### Written exercise
Copy out each of the rows below word for word, leaving out the pictures.

### Exercise data

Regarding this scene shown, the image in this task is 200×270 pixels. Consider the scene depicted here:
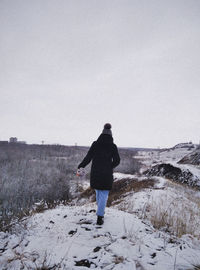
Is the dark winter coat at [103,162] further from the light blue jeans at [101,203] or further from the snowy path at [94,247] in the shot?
the snowy path at [94,247]

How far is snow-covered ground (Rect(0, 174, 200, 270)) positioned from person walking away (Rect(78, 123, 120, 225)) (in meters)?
0.47

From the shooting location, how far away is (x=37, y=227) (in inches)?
124

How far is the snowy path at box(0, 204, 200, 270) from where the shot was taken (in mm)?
2158

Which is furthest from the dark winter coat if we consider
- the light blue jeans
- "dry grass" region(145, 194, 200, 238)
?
"dry grass" region(145, 194, 200, 238)

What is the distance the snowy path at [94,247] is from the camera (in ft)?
7.08

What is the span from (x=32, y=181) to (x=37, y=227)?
897cm

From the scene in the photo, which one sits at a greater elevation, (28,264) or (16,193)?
(28,264)

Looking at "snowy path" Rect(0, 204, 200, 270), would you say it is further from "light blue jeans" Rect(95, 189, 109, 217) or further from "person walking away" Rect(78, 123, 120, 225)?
"person walking away" Rect(78, 123, 120, 225)

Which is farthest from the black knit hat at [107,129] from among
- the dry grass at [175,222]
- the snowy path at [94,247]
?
the dry grass at [175,222]

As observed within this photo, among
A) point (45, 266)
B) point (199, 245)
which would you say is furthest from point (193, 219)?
point (45, 266)

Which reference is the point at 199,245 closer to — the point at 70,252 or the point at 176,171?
the point at 70,252

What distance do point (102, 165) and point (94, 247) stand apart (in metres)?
1.42

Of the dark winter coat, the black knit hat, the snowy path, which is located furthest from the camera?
the black knit hat

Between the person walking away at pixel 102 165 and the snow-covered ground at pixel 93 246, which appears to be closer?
the snow-covered ground at pixel 93 246
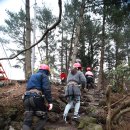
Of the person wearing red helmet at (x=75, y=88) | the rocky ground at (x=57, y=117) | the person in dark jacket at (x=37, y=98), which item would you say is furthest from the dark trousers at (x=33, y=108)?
the person wearing red helmet at (x=75, y=88)

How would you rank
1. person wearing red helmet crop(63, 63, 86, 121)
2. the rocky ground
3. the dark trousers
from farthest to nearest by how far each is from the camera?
person wearing red helmet crop(63, 63, 86, 121) → the rocky ground → the dark trousers

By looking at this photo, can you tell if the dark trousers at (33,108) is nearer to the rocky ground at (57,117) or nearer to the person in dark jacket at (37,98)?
the person in dark jacket at (37,98)

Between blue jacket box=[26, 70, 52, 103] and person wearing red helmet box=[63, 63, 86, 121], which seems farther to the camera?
person wearing red helmet box=[63, 63, 86, 121]

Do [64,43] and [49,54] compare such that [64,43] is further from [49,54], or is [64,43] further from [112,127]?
[112,127]

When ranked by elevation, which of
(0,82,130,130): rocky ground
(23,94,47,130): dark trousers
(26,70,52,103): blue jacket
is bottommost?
(0,82,130,130): rocky ground

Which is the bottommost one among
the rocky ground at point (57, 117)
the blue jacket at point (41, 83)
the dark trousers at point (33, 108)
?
→ the rocky ground at point (57, 117)

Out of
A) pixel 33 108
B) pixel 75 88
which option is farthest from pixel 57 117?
pixel 33 108

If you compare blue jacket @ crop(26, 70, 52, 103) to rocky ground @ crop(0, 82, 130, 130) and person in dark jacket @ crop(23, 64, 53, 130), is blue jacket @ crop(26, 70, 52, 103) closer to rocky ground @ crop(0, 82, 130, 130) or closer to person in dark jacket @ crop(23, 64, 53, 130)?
person in dark jacket @ crop(23, 64, 53, 130)

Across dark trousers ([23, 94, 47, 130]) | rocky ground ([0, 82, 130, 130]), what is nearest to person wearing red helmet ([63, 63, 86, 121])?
rocky ground ([0, 82, 130, 130])

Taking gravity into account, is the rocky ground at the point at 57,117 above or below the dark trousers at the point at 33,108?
below

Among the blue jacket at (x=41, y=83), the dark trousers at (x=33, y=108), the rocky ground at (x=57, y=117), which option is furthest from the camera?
the rocky ground at (x=57, y=117)

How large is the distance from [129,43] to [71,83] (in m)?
34.1

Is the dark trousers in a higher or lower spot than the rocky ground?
higher

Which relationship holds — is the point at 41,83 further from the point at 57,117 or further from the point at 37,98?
the point at 57,117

### The response
Regarding this scene shown, the image in this task is 200×270 pixels. Consider the scene depicted here:
Is the dark winter coat at [103,162] further from the light blue jeans at [101,203] or further from the snowy path at [94,247] in the shot?
the snowy path at [94,247]

How far is snow-covered ground (Rect(0, 174, 200, 270)) positioned from person walking away (Rect(78, 123, 120, 225)) (in meters)?
0.47

From the shooting location, how far away is (x=37, y=227) (in inches)?
124

How far is the snowy path at box(0, 204, 200, 270) from where the shot was taken (in mm)?
2158

Which is furthest from the dark winter coat if we consider
- the light blue jeans
- "dry grass" region(145, 194, 200, 238)
?
"dry grass" region(145, 194, 200, 238)

What is the distance the snowy path at [94,247] is from the camera (in ft)?
7.08

What is the span from (x=32, y=181) to (x=37, y=227)?
897cm

From the scene in the photo, which one sits at a greater elevation, (28,264) or (16,193)?
(28,264)

Looking at "snowy path" Rect(0, 204, 200, 270), would you say it is further from "light blue jeans" Rect(95, 189, 109, 217) or further from "person walking away" Rect(78, 123, 120, 225)?
"person walking away" Rect(78, 123, 120, 225)

Which is farthest from the black knit hat at [107,129] from among
- the dry grass at [175,222]
- the snowy path at [94,247]
?
the dry grass at [175,222]

As observed within this photo, among
A) point (45, 266)
B) point (199, 245)
which would you say is furthest from point (193, 219)?
point (45, 266)

Which reference is the point at 199,245 closer to — the point at 70,252 or the point at 176,171?
the point at 70,252

What distance do point (102, 165) and point (94, 247) stand apart (in metres)?
1.42

Of the dark winter coat, the black knit hat, the snowy path, which is located furthest from the camera?
the black knit hat

Between the person walking away at pixel 102 165 and the snow-covered ground at pixel 93 246, which appears to be closer?
the snow-covered ground at pixel 93 246
Of the person wearing red helmet at (x=75, y=88) | the rocky ground at (x=57, y=117) | the person in dark jacket at (x=37, y=98), which item would you say is furthest from the dark trousers at (x=33, y=108)?
the person wearing red helmet at (x=75, y=88)

How would you rank
1. person wearing red helmet crop(63, 63, 86, 121)
2. the rocky ground
3. the dark trousers
from farthest to nearest by how far each is from the camera?
person wearing red helmet crop(63, 63, 86, 121) → the rocky ground → the dark trousers

By looking at this photo, can you tell if the dark trousers at (33,108) is nearer to the rocky ground at (57,117) or nearer to the person in dark jacket at (37,98)?
the person in dark jacket at (37,98)

Between blue jacket box=[26, 70, 52, 103] and person wearing red helmet box=[63, 63, 86, 121], which seems farther to the camera?
person wearing red helmet box=[63, 63, 86, 121]

Do [64,43] and [49,54] compare such that [64,43] is further from [49,54], or is [64,43] further from [112,127]?
[112,127]

When ranked by elevation, which of
(0,82,130,130): rocky ground
(23,94,47,130): dark trousers
(26,70,52,103): blue jacket
is bottommost?
(0,82,130,130): rocky ground

Which is the bottommost one among
the rocky ground at point (57, 117)
the blue jacket at point (41, 83)
the dark trousers at point (33, 108)
?
→ the rocky ground at point (57, 117)

Out of
A) pixel 33 108
B) pixel 75 88
which option is farthest from pixel 57 117?
pixel 33 108

If you compare blue jacket @ crop(26, 70, 52, 103) to rocky ground @ crop(0, 82, 130, 130) and person in dark jacket @ crop(23, 64, 53, 130), is blue jacket @ crop(26, 70, 52, 103) closer to rocky ground @ crop(0, 82, 130, 130) or closer to person in dark jacket @ crop(23, 64, 53, 130)?
person in dark jacket @ crop(23, 64, 53, 130)

Across dark trousers ([23, 94, 47, 130]) | rocky ground ([0, 82, 130, 130]), what is nearest to person wearing red helmet ([63, 63, 86, 121])?
rocky ground ([0, 82, 130, 130])

Taking gravity into account, is the rocky ground at the point at 57,117 above or below the dark trousers at the point at 33,108?
below

Among the blue jacket at (x=41, y=83), the dark trousers at (x=33, y=108), the rocky ground at (x=57, y=117), which option is furthest from the camera?
the rocky ground at (x=57, y=117)

How large is the distance from [129,43] to [71,83] (in m)?
34.1

Is the dark trousers in a higher or lower spot than the rocky ground?
higher

Which relationship holds — is the point at 41,83 further from the point at 57,117 or further from the point at 37,98?
the point at 57,117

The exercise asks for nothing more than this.